**Explore the material**
1 – List every person named in the passage on bank nationalization.
2 – From the passage on bank nationalization, pull out the words starting at "Unsaid but implicit" and ending at "that don't pass.".

**Passage for review**

§

President Obama clearly has considered the Swedish experience: "They took over the banks," he said on Nightline last month, "nationalized them, got rid of the bad assets, resold the banks, and a couple years later, they were going again. So you'd think looking at it, Sweden looks like a good model." Yet, he went on, the United States has a "different set of cultures" than Sweden, and Americans would find nationalization a hard pill to swallow.
Unsaid but implicit in Obama's statement, though, is that Americans could likely be persuaded to accept nationalization if they understand that all the alternatives are worse. In fact, this may have been exactly the point of the bank rescue plan Obama's treasury secretary, Timothy Geithner, announced shortly after that interview. A key element of the plan involves a mandatory "stress test" for the country's biggest banks, which sounds remarkably similar to Hempton's third-party auditor and Sweden's Bank Support Authority. It could turn out to have been a smart PR move as much as anything: Get everyone talking about the stress tests, worrying about the stress tests, gossiping about the stress tests — and by the time the results become public, it's hard to imagine any recourse other than nationalization for the banks that don't pass.
The stress test is also a way to address both of the two big problems with nationalization. Not only can it fairly decide which banks are solvent and which ones aren't, but it also addresses the dreaded "contagion" problem: Since investors are wiped out when a bank is nationalized, the mere fear of nationalization can scare private investors away from every bank, even the good ones. But if stress tests are done on every bank and the bad ones are all nationalized at once, the good banks are freed from fears that they might be next on the government chopping block.
You'll notice that in this piece I'm still holding out hope that Geithner's stress tests are basically designed to give him an excuse for selective nationalization. I'm still hoping that's true, I think, but it's hard to say what's really going on. Last night, for example, Ben Bernanke was asked on 60 Minutes if all the big banks the Fed regulates are solvent, and he answered flatly, "I believe they are, yes." But then he followed up by mentioning the stress tests and suggesting that if a big bank is insolvent, they'd "try to wind it down in a safe way." What's that supposed to mean?
Add to that the fact that Citigroup and Bank of America, the two banks most often mentioned as basket cases, have recently sworn on stacks of Bibles that their capital position is rock solid. No more bailouts for them! And considering that their toxic asset pool was guaranteed by the government a few months ago, which limits their downside losses, they might even be right. Or, they might be lying through their teeth. Who knows?
In any case, the full Swedish solution will be a tough sell. Not only would it involve temporary nationalization of one or two big banks, but it would also feature a systemwide guarantee of all bank obligations. But that's basically what we did for AIG, and bailing out all of AIG's counterparties hasn't exactly gone down well in the heartland. Doing the same thing for the rest of the financial system, nationalized or not, would certainly help restore confidence in the banking system, but getting Congress to agree won't be easy.

§

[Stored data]
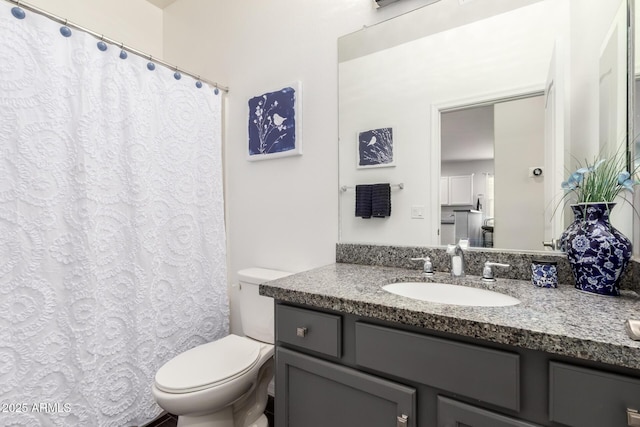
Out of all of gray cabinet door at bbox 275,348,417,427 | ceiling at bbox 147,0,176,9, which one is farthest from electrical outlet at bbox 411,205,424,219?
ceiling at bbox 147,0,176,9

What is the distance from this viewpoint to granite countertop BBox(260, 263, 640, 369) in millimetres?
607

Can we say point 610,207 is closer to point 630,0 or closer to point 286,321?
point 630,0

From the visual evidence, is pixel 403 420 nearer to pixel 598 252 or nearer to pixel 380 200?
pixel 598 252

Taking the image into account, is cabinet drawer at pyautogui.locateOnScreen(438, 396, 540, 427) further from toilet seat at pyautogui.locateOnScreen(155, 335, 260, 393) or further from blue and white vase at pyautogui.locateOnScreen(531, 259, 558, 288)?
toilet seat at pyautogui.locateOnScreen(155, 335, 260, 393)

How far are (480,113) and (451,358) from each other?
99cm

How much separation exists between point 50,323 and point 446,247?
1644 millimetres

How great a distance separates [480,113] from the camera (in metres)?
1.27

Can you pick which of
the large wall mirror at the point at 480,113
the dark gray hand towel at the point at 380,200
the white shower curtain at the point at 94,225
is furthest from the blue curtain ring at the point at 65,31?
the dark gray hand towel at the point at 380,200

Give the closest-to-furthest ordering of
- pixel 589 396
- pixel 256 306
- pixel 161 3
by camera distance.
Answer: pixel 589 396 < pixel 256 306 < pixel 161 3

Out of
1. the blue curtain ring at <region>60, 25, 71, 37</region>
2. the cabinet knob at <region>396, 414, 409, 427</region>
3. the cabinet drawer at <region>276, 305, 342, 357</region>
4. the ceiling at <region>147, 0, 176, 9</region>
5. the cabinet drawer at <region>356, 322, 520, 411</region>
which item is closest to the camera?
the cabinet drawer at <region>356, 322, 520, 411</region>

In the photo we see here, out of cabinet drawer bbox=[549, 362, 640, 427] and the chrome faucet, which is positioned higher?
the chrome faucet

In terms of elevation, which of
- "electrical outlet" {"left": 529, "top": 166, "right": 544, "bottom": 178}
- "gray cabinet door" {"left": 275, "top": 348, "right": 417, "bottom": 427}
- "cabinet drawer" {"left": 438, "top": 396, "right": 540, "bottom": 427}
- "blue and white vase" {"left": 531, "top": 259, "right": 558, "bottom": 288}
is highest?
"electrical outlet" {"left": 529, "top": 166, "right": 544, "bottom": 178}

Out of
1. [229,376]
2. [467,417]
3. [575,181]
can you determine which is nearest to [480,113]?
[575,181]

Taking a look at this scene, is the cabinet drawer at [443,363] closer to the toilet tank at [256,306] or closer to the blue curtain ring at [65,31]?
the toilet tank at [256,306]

§

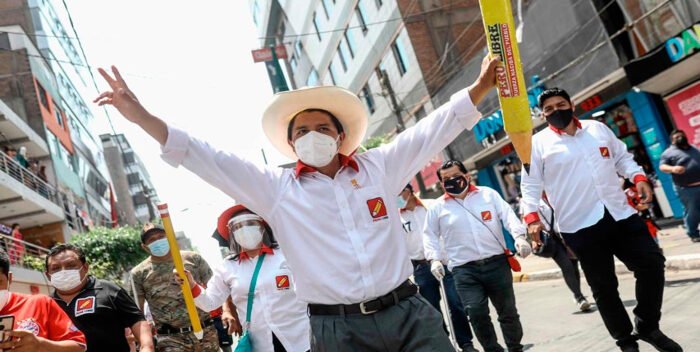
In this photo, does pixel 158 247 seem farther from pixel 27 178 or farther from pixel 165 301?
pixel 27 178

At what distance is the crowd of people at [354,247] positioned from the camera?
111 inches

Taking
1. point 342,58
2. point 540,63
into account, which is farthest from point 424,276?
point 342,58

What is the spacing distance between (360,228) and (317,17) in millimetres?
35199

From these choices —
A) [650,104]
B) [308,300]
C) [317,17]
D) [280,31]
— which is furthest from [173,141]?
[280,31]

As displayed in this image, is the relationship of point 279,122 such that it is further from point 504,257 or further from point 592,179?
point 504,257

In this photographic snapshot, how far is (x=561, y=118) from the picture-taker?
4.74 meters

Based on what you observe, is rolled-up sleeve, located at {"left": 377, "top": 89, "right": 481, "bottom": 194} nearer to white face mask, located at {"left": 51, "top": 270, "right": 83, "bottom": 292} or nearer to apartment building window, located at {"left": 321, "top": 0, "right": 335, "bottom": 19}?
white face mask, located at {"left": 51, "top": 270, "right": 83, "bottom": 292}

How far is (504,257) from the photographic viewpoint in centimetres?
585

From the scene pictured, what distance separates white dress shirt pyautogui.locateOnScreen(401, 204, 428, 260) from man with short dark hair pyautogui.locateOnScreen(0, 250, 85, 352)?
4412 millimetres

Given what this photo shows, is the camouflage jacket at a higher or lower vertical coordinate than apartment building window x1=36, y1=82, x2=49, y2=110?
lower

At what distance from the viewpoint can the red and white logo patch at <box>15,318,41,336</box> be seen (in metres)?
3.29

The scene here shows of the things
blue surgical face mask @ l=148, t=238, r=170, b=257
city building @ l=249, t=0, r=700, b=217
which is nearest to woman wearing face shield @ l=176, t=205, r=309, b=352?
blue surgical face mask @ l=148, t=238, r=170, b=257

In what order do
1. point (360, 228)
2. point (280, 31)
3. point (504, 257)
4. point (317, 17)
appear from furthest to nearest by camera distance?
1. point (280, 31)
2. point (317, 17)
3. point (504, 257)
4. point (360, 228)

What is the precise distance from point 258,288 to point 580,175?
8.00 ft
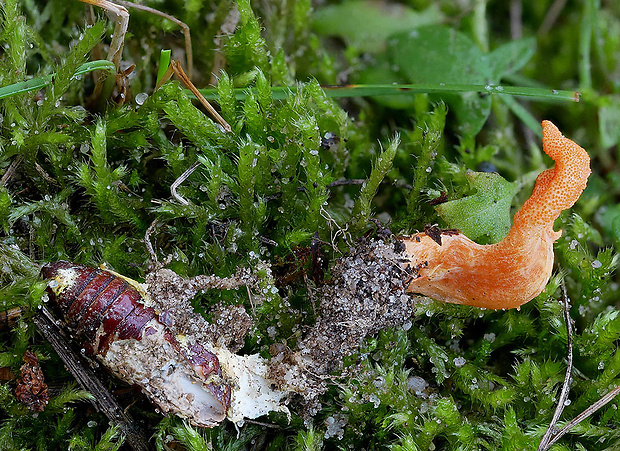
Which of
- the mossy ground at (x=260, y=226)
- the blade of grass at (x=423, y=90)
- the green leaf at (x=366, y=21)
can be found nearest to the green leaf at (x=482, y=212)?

§

**Answers by task**
1 – Obama, Timothy Geithner, Hempton, Ben Bernanke

2 –
Unsaid but implicit in Obama's statement, though, is that Americans could likely be persuaded to accept nationalization if they understand that all the alternatives are worse. In fact, this may have been exactly the point of the bank rescue plan Obama's treasury secretary, Timothy Geithner, announced shortly after that interview. A key element of the plan involves a mandatory "stress test" for the country's biggest banks, which sounds remarkably similar to Hempton's third-party auditor and Sweden's Bank Support Authority. It could turn out to have been a smart PR move as much as anything: Get everyone talking about the stress tests, worrying about the stress tests, gossiping about the stress tests — and by the time the results become public, it's hard to imagine any recourse other than nationalization for the banks that don't pass.